On the politics of the war, the film's focus is as narrow as the view on Kyle's sniper scope. It shows Kyle's journey from runaway rodeo cowboy to navy seal killer, a conversion prompted by his shock at the 1998 attacks on the US embassies in Dar es Salaam and Nairobi, but there is no examination of why Iraq was attacked.

The attention is on the dramatic life and death choices facing Kyle as he peers through his telescopic lens in day-to-day battles with an equally skilled adversary on the side of the Iraqi insurgents, an Olympic shooting champion from Syria named Mustafa.

The film is heavy on religion. “God, country, family” is proclaimed a number of times in the movie as the motivation to fight. Kyle carries a Bible while killing and shows regret only for the American lives he could not save.

Critics of the movie, based on Kyle’s best-selling memoir, see Eastwood’s paean to the sniper and his fellow soldiers as glorifying the violence of an indefensible war.

Propaganda

Some have mocked the film as conservative American propaganda directed by a man who backed Republican presidential candidate

Mitt Romney

and infamously lampooned President

Obama

with a bizarre routine talking to an empty chair at the party’s 2012 national convention.

Documentary filmmaker Michael Moore posted a message on Facebook in response to the film saying that his uncle was killed in World War Two by a Japanese sniper and that his father told him that "snipers are cowards – they don't believe in a fair fight."

Seth Rogen, the Hollywood comedy actor, joked on Twitter that Eastwood's movie reminded him of the fake Nazi propaganda film depicted in Quentin Tarantino's Inglourious Basterds.

He drew angry responses from country music star Craig Morgan, musician Kid Rock and actor Dean Cain, a friend of Kyle best known for playing Superman in the television series Lois & Clark.

“Seth… I like your films, but right now, I wanna kick your ass,” Cain wrote on Twitter. “Chris is an American Hero. Period. Go to war.
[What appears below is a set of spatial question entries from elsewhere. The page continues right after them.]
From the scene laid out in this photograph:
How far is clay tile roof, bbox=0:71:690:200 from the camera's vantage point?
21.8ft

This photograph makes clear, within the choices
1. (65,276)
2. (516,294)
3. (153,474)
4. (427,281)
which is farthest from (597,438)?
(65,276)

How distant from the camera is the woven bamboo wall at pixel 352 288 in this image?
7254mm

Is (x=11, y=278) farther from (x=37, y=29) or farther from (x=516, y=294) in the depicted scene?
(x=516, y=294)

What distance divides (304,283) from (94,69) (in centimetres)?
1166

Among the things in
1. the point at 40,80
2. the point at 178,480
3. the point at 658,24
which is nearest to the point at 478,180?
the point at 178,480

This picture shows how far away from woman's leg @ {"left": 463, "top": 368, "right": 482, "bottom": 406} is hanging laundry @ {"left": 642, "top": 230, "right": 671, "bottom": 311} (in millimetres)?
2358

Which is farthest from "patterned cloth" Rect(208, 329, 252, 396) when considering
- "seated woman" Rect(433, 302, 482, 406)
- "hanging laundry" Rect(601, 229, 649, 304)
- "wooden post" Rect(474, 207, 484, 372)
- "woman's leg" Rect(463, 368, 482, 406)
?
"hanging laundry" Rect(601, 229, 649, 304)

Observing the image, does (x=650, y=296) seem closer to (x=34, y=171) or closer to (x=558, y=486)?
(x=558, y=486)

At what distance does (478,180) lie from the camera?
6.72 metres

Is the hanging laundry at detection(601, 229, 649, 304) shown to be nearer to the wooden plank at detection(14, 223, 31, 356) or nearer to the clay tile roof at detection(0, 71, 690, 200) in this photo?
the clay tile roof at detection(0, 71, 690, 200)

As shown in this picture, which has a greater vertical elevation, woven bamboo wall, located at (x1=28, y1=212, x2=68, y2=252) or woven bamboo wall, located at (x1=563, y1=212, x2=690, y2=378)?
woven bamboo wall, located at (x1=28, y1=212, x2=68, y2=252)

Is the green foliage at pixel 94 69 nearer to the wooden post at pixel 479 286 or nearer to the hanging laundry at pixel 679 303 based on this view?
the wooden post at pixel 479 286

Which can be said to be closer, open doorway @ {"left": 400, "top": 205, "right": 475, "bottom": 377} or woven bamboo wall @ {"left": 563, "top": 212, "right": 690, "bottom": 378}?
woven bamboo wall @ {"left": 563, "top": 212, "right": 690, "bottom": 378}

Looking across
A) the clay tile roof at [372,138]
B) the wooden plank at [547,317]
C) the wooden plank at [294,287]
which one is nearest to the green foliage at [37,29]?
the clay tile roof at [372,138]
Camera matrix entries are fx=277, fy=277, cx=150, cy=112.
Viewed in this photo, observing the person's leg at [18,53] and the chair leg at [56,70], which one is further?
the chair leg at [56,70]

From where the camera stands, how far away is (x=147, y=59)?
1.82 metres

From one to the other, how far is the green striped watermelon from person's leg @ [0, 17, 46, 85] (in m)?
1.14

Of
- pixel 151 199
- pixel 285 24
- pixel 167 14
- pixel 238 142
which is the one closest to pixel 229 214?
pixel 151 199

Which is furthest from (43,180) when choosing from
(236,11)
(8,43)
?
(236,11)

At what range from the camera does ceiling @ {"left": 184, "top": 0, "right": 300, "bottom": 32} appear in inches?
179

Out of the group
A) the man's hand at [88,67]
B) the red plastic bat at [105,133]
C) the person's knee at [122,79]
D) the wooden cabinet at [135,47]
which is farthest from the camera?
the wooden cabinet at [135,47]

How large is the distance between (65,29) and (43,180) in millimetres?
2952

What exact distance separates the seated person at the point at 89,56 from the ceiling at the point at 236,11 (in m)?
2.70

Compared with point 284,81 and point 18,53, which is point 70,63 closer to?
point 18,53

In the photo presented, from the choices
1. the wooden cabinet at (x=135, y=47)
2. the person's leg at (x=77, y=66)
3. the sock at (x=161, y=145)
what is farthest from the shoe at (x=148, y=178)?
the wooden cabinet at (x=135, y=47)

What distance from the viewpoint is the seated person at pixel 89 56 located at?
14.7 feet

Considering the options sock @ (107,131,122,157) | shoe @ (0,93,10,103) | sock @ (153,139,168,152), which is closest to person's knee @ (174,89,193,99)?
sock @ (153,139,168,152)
Then we’ll talk.”

Rogen backtracked, later apologising to anyone he offended, saying that he never intended to compare American Sniper to Nazi propaganda.
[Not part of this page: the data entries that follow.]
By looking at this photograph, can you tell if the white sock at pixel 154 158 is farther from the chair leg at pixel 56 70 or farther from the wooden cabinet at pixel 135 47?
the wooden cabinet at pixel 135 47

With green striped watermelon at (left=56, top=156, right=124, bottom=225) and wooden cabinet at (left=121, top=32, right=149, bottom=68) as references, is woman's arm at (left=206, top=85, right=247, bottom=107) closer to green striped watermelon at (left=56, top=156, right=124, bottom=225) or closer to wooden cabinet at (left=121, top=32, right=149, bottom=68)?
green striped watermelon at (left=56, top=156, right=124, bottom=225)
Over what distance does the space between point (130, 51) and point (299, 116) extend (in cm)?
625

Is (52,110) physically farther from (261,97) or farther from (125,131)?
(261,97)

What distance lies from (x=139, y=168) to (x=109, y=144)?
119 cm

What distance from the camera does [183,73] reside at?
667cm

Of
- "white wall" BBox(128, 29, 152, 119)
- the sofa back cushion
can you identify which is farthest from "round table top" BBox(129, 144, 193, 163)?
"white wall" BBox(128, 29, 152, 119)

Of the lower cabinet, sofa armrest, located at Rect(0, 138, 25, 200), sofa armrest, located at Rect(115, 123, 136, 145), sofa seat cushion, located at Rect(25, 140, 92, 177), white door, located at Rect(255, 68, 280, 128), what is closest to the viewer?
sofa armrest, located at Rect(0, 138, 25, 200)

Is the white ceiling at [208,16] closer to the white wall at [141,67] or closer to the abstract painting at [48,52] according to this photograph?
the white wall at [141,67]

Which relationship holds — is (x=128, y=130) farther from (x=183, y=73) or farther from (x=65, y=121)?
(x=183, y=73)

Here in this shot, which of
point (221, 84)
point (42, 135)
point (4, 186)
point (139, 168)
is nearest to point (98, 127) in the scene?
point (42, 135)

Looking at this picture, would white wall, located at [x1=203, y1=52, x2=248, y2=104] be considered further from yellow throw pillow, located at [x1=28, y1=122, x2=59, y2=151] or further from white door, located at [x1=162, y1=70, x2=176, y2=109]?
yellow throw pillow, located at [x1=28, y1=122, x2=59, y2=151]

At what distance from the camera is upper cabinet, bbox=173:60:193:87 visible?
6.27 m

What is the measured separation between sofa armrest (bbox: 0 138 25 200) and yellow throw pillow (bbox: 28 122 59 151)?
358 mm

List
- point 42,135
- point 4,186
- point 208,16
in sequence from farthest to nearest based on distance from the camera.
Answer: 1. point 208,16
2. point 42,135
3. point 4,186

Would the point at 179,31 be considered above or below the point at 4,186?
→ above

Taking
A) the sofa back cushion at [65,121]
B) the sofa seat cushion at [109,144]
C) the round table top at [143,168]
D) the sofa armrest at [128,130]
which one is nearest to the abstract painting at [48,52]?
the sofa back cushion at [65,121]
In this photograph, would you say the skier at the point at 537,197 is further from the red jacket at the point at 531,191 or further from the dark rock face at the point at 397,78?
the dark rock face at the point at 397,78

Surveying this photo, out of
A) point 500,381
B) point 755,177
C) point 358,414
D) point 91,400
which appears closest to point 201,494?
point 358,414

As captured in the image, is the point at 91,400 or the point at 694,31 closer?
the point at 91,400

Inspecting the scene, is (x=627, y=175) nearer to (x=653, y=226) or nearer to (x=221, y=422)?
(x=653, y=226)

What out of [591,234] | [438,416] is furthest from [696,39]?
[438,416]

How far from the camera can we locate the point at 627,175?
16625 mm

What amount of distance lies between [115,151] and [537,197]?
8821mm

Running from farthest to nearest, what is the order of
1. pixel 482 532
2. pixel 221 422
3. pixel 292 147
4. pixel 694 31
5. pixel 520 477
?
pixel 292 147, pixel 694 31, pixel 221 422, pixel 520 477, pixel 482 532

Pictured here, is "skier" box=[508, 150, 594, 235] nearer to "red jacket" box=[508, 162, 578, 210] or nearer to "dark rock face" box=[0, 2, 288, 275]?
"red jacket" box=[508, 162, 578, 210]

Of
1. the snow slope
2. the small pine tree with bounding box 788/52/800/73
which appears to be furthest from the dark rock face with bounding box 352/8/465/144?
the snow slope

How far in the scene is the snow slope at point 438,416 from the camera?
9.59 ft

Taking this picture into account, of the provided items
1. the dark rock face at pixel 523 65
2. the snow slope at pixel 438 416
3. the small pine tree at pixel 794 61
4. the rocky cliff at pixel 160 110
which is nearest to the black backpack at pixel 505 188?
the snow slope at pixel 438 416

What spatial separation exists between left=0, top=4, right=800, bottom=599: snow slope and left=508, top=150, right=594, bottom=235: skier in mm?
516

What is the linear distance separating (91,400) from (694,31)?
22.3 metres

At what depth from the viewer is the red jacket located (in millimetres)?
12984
“My grandfather was a veteran,” he wrote. “My comment about the movie was not meant to have any political implications.”

Sarah Palin, the 2008 Republican vice presidential candidate, attacked the Hollywood left, defending Cooper, Eastwood and Cain for "standing strong in the face of cowardly fire from their colleagues".

The movie doesn’t shy away from the horrific nature of the conflict but neither does it seek to understand the war beyond Kyle’s simple black and white viewpoint. The Iraqis at the end of his scope are “savages” and “evil”.

Not political

Cooper, a Democrat who helped make the film as a producer, has said that the movie was not intended to be political.

“If it’s not this movie, I hope to God another movie will come out where it will shed light on the fact of what servicemen and women have to go through, and that we need to pay attention to our vets. It doesn’t go farther than that,” he told the news website the Daily Beast.

After his tours of duty in Iraq, Kyle helped veterans suffering from post-traumatic stress disorder. He was shot dead at a Texas gun range in February 2013 and a former marine, whose family said he had PTSD, has been charged with his killing.

That Eastwood chose not to depict the killing in his film suggests a reluctance to take on the irony of Kyle’s death – although it does show the impact on the sniper himself.